#### Task description:
From the post about a database for a multi-store product catalogue, extract the passage from "The idea is" up to and including "by adult flag).".

Database for product catalogue with multiple stores, hierarchical categories

I'm seeking for assistance on the decision of the best database, be that relational one or not, as well as the best schema for the given task.

The idea is the following: there is an offline store network with multiple stores (~10). Each store has multiple products (~100000), that are shared between them, but the availability and the prices/discounts differ. The products are structured into hierarchical categories (~1000). Some categories can be discount-categories. Some aren't. Some products may be adult-only. Products have various attributes.

The required queries:

Get full categories tree (limited by a nesting level) for a given store with products currently available (filtered by adult flag).

Get some subtree by given category ID for a given store with products currently available.

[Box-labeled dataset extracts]
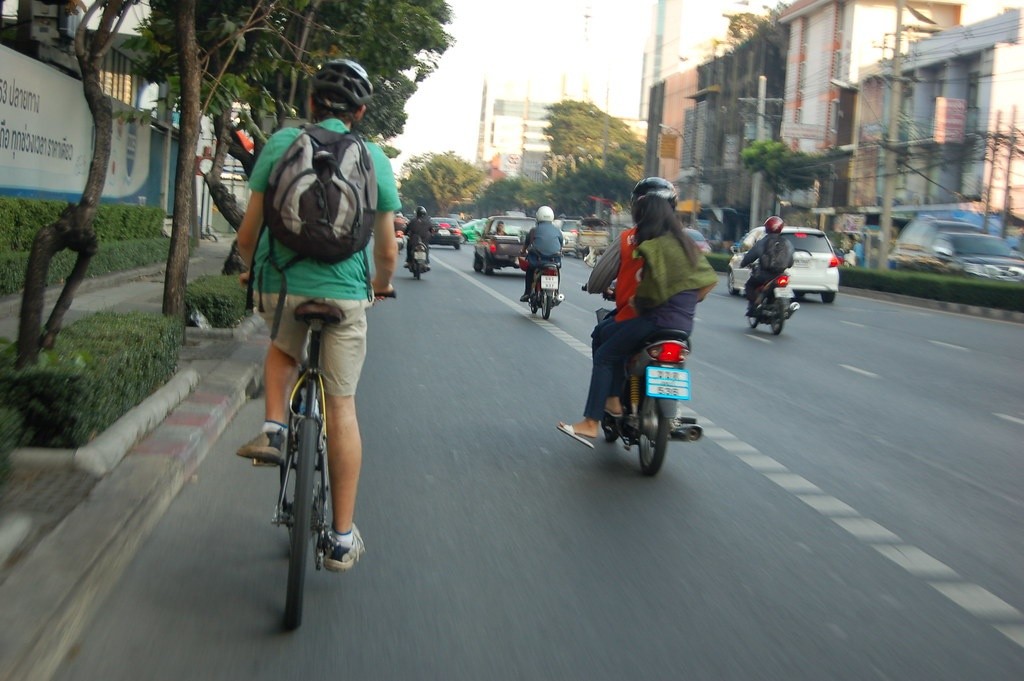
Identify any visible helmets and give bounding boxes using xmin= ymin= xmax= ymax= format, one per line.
xmin=315 ymin=57 xmax=373 ymax=106
xmin=535 ymin=207 xmax=554 ymax=223
xmin=630 ymin=178 xmax=680 ymax=224
xmin=416 ymin=206 xmax=427 ymax=215
xmin=766 ymin=216 xmax=788 ymax=234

#### Task result:
The idea is the following: there is an offline store network with multiple stores (~10). Each store has multiple products (~100000), that are shared between them, but the availability and the prices/discounts differ. The products are structured into hierarchical categories (~1000). Some categories can be discount-categories. Some aren't. Some products may be adult-only. Products have various attributes.

The required queries:

Get full categories tree (limited by a nesting level) for a given store with products currently available (filtered by adult flag).